[Dataset items]
_____

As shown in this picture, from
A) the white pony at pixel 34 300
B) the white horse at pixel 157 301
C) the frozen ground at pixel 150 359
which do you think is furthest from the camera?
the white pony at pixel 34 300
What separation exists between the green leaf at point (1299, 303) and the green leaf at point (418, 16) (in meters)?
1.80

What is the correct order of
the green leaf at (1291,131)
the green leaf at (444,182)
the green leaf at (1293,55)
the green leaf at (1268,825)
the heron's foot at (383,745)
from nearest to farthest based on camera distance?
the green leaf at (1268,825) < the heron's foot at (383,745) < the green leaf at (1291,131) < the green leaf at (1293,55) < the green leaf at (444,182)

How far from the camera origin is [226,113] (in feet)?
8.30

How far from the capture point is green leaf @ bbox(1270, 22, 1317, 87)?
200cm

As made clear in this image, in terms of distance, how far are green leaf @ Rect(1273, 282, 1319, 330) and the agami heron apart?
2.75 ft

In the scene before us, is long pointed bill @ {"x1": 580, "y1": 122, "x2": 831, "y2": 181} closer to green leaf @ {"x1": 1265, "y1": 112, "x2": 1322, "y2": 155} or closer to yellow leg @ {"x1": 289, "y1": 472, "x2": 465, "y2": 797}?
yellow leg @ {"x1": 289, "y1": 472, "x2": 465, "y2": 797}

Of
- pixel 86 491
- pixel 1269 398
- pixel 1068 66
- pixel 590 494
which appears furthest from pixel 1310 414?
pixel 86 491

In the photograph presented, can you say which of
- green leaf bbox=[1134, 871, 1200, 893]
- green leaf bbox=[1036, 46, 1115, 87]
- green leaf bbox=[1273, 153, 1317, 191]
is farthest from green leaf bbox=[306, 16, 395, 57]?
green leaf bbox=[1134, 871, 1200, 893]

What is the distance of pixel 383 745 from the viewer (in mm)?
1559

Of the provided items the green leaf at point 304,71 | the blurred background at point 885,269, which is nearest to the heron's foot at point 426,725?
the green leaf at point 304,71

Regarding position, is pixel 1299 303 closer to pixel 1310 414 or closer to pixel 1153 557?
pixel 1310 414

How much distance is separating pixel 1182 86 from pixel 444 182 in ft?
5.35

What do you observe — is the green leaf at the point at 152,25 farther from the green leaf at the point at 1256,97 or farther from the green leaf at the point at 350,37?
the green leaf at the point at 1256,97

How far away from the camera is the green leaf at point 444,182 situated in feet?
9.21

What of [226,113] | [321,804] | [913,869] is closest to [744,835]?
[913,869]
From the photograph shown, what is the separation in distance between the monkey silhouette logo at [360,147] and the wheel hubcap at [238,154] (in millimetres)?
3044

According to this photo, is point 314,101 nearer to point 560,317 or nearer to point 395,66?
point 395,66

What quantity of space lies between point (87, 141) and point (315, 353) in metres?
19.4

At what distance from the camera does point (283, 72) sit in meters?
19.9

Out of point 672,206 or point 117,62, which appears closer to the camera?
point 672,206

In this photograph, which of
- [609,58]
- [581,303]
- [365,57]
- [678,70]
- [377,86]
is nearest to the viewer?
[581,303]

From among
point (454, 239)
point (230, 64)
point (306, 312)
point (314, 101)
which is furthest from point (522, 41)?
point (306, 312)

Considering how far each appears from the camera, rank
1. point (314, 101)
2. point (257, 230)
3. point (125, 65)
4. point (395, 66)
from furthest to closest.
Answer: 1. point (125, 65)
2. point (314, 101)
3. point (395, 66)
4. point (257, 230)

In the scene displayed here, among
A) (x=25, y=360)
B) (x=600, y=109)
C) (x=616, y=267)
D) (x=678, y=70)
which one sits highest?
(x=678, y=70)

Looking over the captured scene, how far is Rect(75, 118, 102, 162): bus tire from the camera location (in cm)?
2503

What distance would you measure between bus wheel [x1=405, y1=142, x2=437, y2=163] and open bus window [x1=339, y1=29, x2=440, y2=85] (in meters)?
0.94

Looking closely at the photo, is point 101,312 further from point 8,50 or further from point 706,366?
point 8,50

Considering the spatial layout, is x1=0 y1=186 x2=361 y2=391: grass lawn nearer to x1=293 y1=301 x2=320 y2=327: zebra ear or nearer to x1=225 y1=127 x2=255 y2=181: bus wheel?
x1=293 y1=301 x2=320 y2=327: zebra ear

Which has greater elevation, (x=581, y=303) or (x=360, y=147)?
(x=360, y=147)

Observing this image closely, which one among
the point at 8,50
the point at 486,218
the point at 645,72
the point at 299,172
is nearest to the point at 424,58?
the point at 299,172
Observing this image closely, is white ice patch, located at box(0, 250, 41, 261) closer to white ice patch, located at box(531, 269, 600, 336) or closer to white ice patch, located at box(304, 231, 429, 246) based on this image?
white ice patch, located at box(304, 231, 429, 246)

_____

Write the lines out exactly, from the one with "Considering the spatial" down to the last line of the listing, and leave out all others.

Considering the spatial layout, is x1=0 y1=186 x2=361 y2=391: grass lawn nearer to x1=293 y1=301 x2=320 y2=327: zebra ear or nearer to x1=225 y1=127 x2=255 y2=181: bus wheel?
x1=293 y1=301 x2=320 y2=327: zebra ear

Which has greater elevation, (x=581, y=303) or (x=360, y=147)?
(x=360, y=147)

Observing this image closely, which one among
the point at 8,50
the point at 486,218
the point at 645,72
the point at 299,172
is nearest to the point at 424,58?
the point at 299,172
Observing this image closely, is white ice patch, located at box(0, 250, 41, 261) closer to white ice patch, located at box(531, 269, 600, 336) or closer to white ice patch, located at box(304, 231, 429, 246) based on this image?
white ice patch, located at box(304, 231, 429, 246)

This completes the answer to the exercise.